The personal project is a social network site (still under development) - I
built the scalable back end because we secured some funding and were thinking
of launching until other factors caused us to re-evaluate. We built the
architecture because it is running an evolved version caching server I wrote
at university plus some other parallel applications (my thesis was in these
areas) I wrote to load balance the Databases :)

On the work front the smaller cluster is essentially a massive cache cluster
(like BigTable) I wrote based on my previous work that we use in office for
storing the large fast-access tables we use. We process & access numerous pre-
generated hashes daily (upwards of a billion). The software can scale as we
add / remove nodes. If it needs extra storage it can temporairily grab one of
the other servers used for other purposes.

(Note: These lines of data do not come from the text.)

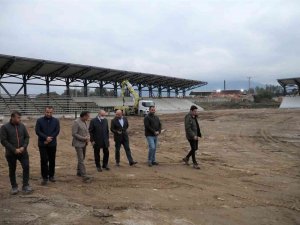 Başkan Özlü, Spor Kampüsü Alanını Gezdi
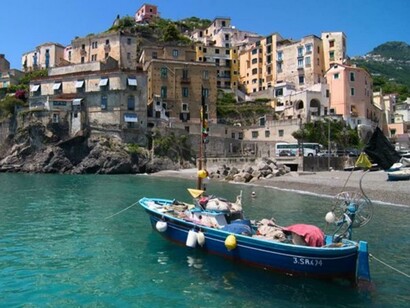 Minori, Italia. Una barca frente a la costa
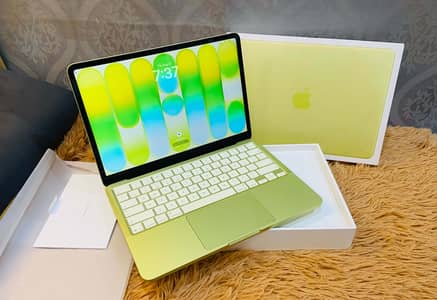 MacBook Neo 2026 model 9 Months Warranty Only 2 cycle use just Box Opn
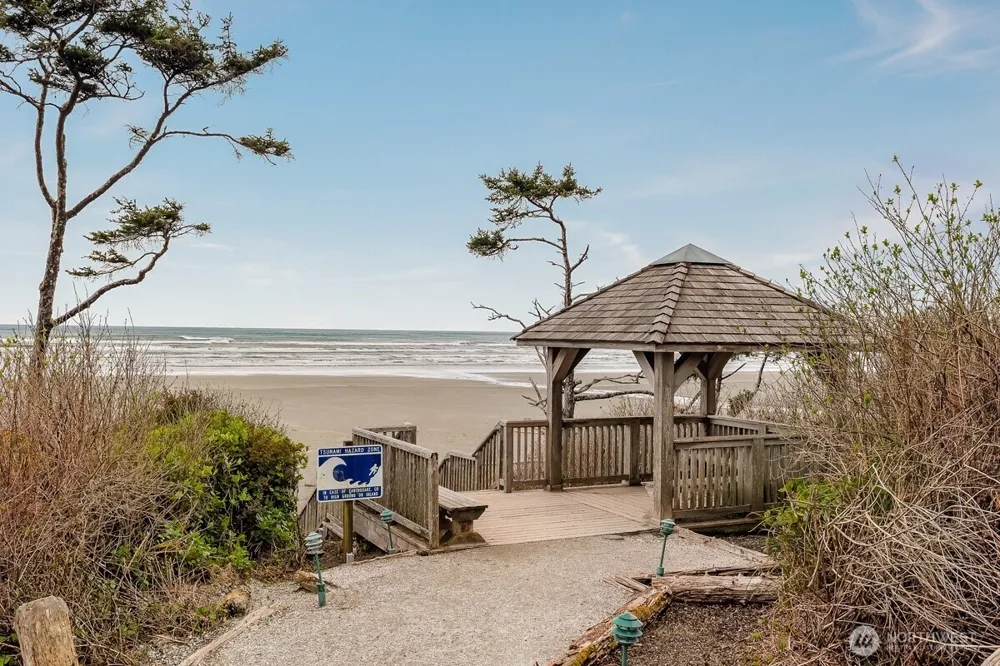 38 Trillium Lane Pacific Beach, WA 98571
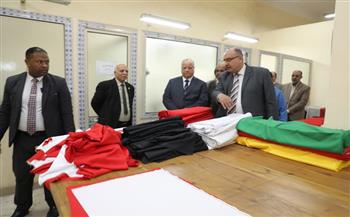 محافظ القاهرة يتفقد ورشة تصنيع الأعلام 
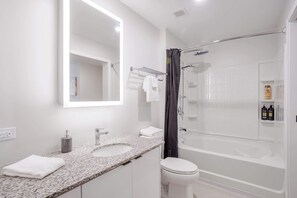 Ducha, secador de pelo y toallas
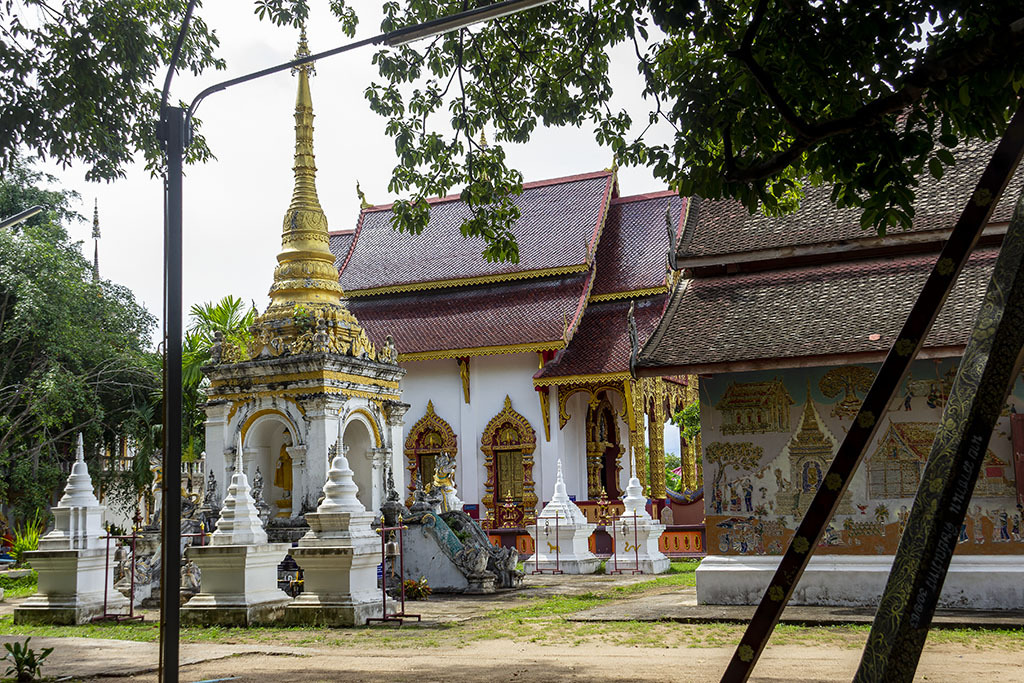 Wat Tha Kham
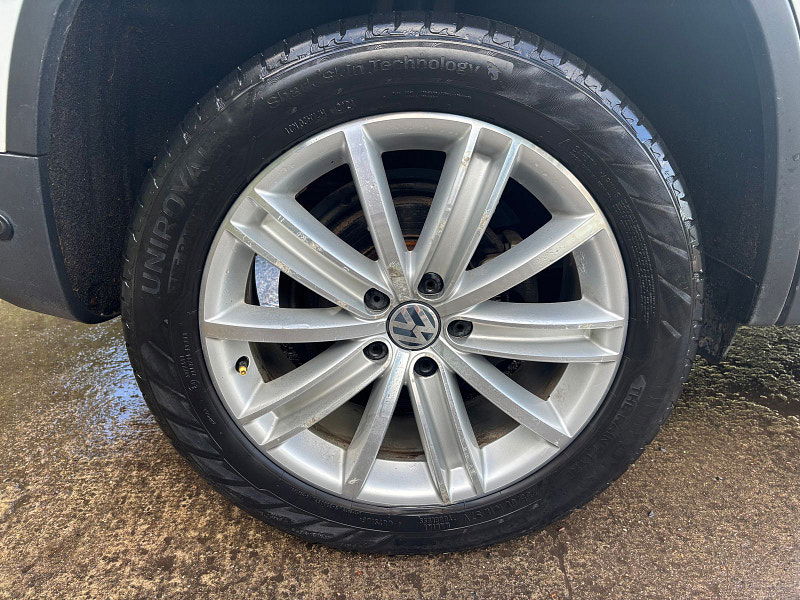 Volkswagen Tiguan 2.0 TDI BlueMotion Tech Match Edition SUV 5dr Diesel Manual 4WD Euro 6 (s/s) (150 ps) 5dr Manual 2025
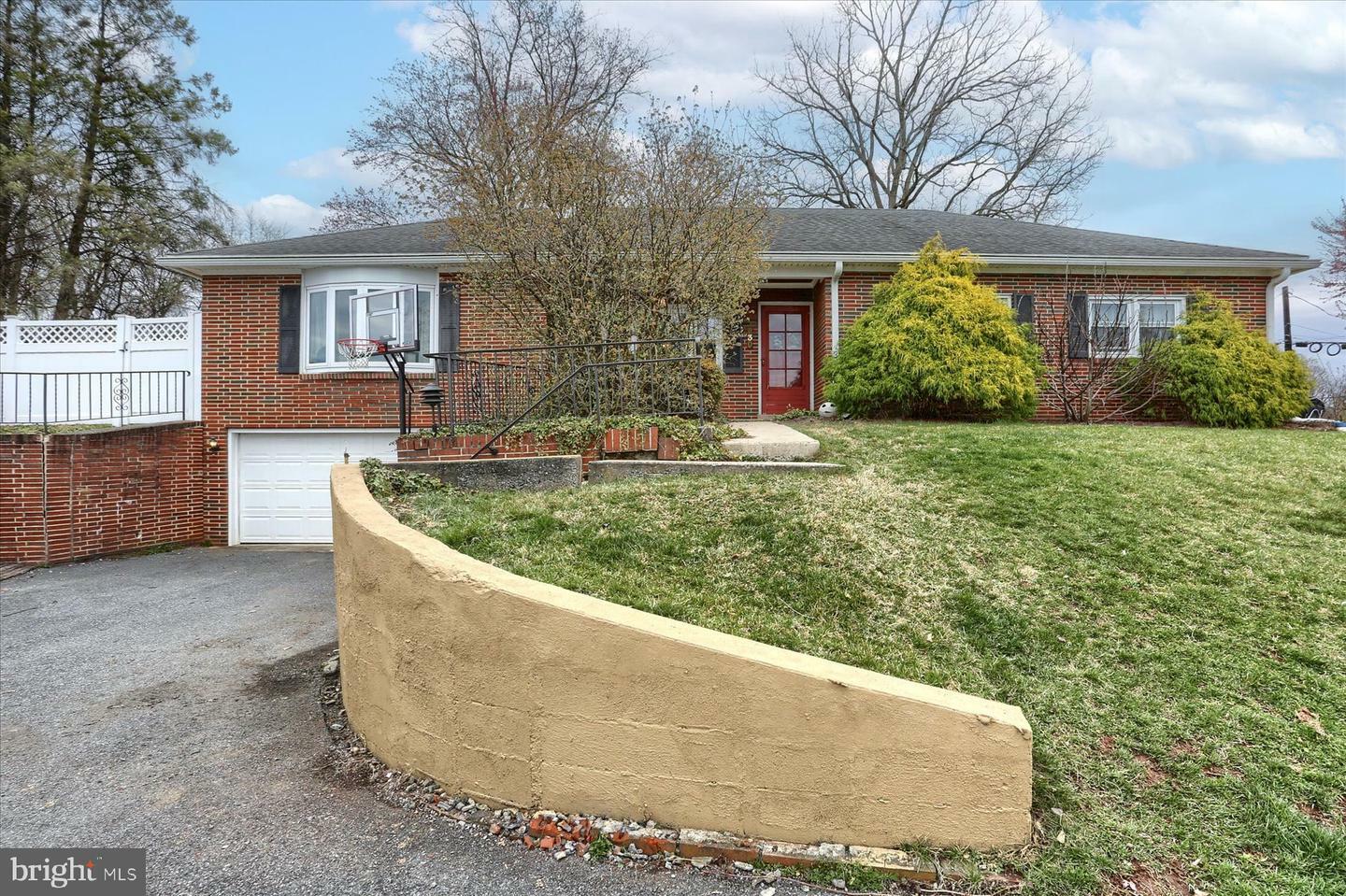 Property Photo:  230 Spanglers Mill Road  PA 17070 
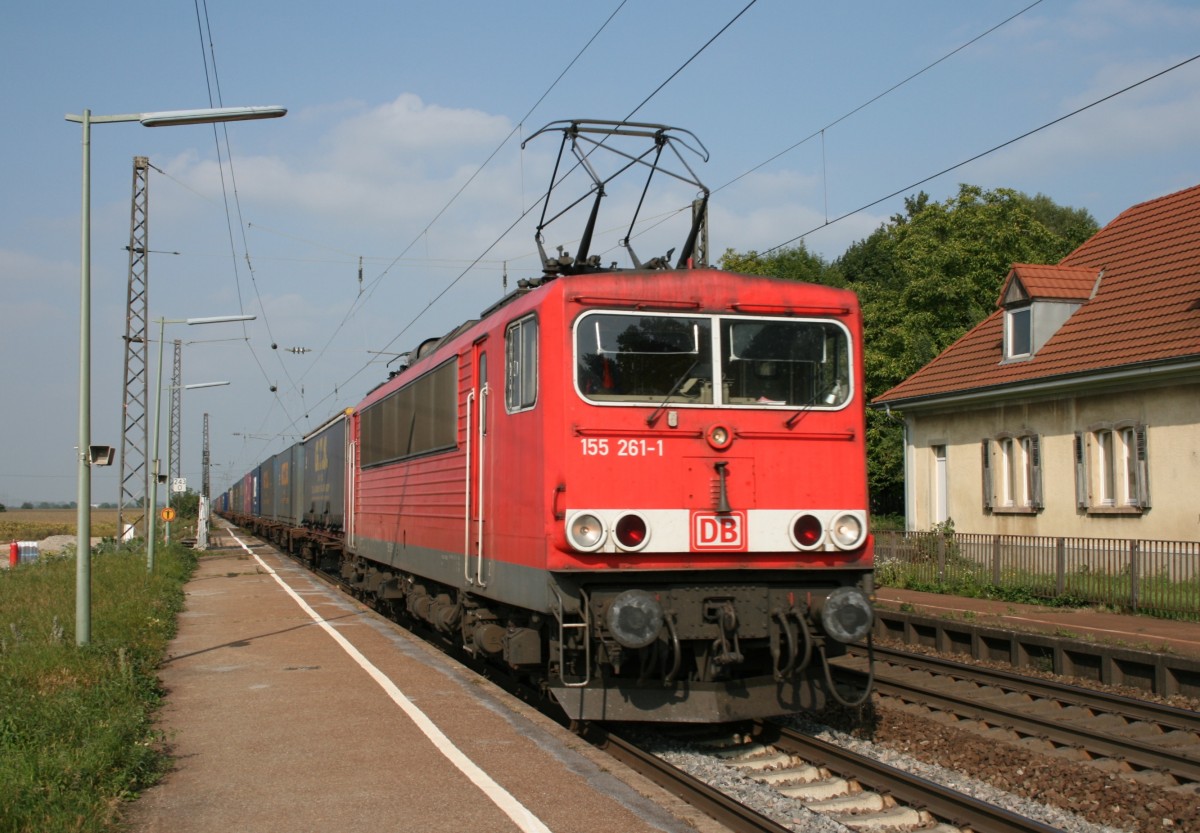 155 261 mit Gterzug Richtung Basel am 19.09.2008 in Schliengen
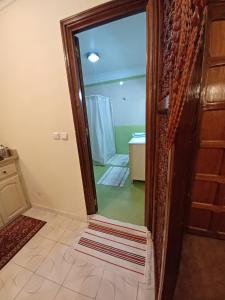 Modern Loft with Balcony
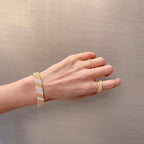 [Cyra]   PERLEE DIAMANTARMBAND, 5-REIHIGES DIAMANTBESETZTES DESIGN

If this happens a lot it notifies
us we need a new addition: commodity hardware, 64Bit OS with jack lots of RAM
and voila :D

The second setup is the hash generation system. The server side of this is a
distributed storage system (again custom written). It does work closely with
the hash database too. I cant realy talk about the client side of the above :)

Coding in the scalability was the hardest part of all 3 exercises.

EDIT: and if that sounds cool, well, it is. But it is also a lot of headaches
too :)

------
iamelgringo
My situtation is a bit unique, because I'm using EC2's for Windows server
hosting.

I tried using something like Web Faction or Slice host for a while. And, while
they were fine, my *nix admin fu < Windows admin fu. So, it was taking me five
times longer to set up a Unix server on slicehost that did what I wanted it
to.

I was frustrated, so I tried to set up a Windows server on EC2 running a WAMP
stack. I had my site up and running within a few hours. I looked around for
other Windows hosting solutions, and about my only other options were to get a
dedicated box at 2x the price.

It's been running flawlessly for a month. I'm really happy. I really don't see
my self using anyone else for hosting right now. If Azure starts looking ready
for prime time, I'll check it out, but right now, it's EC2 for me.

So, not only is EC2 more convenient for me, it's actually cheaper than other
Windows hosting options that I found.